When it comes to being awesome on the web, it’s important to remember that less is more. Think of yourself as an Internet minimalist, if you will, and avoid making status updates like this one: “Had a beautiful day out with the BF! We ate Thai food, and went to SM to look for new curtains. Now it’s time to watch ‘How to Lose A Guy in 10 Days’ in bed! Snuggle.”
There are so many things that are uncool about this. First off: Go fuck yourself because I’m single and starving and Thai food sounds amazing right now. Secondly: You’re going to SM to pick out curtains and spending your night watching an almost-funny rom-com? We all do that. We all go to SM to pick up our face wash and deodorant and spend the occasional night in watching DVDs.
I mean, cool people can’t be going to super cool parties and be hanging out with super cool people all the time. Sometimes they need to detox by having a night of eating pickles out of a jar and googling Justin Bieber. The difference between the cool and the uncool is that the cool person never talks about doing any of these mundane activities. It makes them sound just like everybody else and that’s their worst nightmare. They are not like you, okay? They are golden gods who crap Polaroids and sweat Marc Jacobs perfume.
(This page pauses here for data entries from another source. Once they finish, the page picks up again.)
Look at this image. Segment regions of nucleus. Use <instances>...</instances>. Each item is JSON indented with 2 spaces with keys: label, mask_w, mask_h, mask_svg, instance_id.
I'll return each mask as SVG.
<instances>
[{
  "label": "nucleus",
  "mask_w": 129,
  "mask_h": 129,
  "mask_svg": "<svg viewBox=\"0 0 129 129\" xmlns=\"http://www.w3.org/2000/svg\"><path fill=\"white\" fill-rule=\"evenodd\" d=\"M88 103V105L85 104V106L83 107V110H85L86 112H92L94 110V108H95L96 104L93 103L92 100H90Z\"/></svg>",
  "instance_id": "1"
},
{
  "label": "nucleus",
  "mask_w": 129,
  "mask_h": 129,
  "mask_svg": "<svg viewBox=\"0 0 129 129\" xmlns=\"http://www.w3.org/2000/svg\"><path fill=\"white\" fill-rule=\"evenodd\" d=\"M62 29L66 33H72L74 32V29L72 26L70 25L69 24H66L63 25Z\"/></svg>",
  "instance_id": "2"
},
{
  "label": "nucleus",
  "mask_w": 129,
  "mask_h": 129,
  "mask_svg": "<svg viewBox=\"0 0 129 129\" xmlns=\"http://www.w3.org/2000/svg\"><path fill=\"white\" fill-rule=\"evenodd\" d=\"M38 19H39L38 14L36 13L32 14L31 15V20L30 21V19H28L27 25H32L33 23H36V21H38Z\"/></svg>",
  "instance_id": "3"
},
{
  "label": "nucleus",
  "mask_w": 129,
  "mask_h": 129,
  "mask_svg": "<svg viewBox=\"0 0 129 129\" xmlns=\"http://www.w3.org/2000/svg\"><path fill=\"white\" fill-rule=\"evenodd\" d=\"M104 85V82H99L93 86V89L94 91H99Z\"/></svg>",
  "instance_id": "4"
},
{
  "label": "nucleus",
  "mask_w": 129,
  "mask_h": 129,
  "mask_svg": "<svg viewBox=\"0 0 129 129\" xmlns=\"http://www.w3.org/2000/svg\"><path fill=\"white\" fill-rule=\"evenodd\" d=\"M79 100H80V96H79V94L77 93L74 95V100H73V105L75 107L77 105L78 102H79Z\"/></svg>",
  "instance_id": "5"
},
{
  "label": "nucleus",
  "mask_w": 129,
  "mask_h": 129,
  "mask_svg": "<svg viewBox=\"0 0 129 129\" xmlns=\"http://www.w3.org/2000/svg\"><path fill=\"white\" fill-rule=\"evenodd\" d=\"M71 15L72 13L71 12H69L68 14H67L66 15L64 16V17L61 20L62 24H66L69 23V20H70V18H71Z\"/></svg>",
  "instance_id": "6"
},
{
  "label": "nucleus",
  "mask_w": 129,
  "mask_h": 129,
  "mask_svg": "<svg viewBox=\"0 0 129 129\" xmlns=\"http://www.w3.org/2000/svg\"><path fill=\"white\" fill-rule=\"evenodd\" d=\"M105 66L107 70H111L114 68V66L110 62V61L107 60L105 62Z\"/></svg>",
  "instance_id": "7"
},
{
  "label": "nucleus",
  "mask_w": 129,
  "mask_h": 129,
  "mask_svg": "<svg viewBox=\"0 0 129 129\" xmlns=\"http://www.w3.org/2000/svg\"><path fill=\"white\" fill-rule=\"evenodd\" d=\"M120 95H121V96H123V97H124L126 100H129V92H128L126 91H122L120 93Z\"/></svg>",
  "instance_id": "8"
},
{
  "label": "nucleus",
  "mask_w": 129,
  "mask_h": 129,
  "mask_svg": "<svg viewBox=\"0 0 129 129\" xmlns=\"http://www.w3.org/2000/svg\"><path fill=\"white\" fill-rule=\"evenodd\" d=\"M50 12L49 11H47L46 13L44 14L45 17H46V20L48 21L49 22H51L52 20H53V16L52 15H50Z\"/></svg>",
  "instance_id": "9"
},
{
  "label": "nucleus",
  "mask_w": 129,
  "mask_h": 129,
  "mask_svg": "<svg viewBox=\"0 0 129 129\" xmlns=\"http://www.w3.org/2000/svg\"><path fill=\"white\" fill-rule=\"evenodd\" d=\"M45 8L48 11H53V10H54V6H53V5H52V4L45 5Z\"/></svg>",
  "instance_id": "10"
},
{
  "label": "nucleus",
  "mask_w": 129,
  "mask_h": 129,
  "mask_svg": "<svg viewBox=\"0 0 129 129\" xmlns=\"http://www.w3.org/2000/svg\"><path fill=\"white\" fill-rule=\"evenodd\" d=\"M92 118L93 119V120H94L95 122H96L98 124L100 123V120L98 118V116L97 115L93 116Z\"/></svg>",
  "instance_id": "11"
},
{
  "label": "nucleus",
Listening to The Cocteau Twins will always be cool and saying that you’ll never leave your apartment is hyperbolic and therefore super funny. Everyone will know that you’re mostly kidding and that you’re just decompressing from your super cool fun stressful life.
When it comes to the music section, keep it similarly short and sweet. You need to list two hip bands next to a mainstream one. Write something like, “the slits. tiger trap. katy perry.” because you know what’s cooler than a cool person liking cool bands? A cool person liking an uncool artist. It’s just so…unexpected.
But I understand that most cool kids are too narcissistic for that and they need their friends to see any and all photos of them dancing in that downtown club doing meth off of John Lloyd Cruz’s penis. (Just kidding on that last part. The Internet doesn’t know you do meth.)
Just be very particular about which photos stay tagged. Don’t exceed over 500 because it makes you look like a desperate socialite. De-tag photos taken with a cheap digital camera. Allow only Polaroids, Lomography, and photos taken with a Yashica T4.
Let these photos project a sense of superiority and effortlessness and always keep the following pictures tagged: You on yachts, eating McDonald’s on a sidewalk outside of a club, hanging out with your fabulous best friend who equals you in coolness (in reality, she might be a sociopath nightmare but you guys look great together in photos), the occasional “I’m real and have a family” photo of you and your niece, holding a champagne bottle, talking on your iPhone 5S in a cab, hiking in Tagaytay in a crop-top to show that you’re healthy and exercise and don’t do too many drugs. Last but not least: any and all photos of you looking expensive.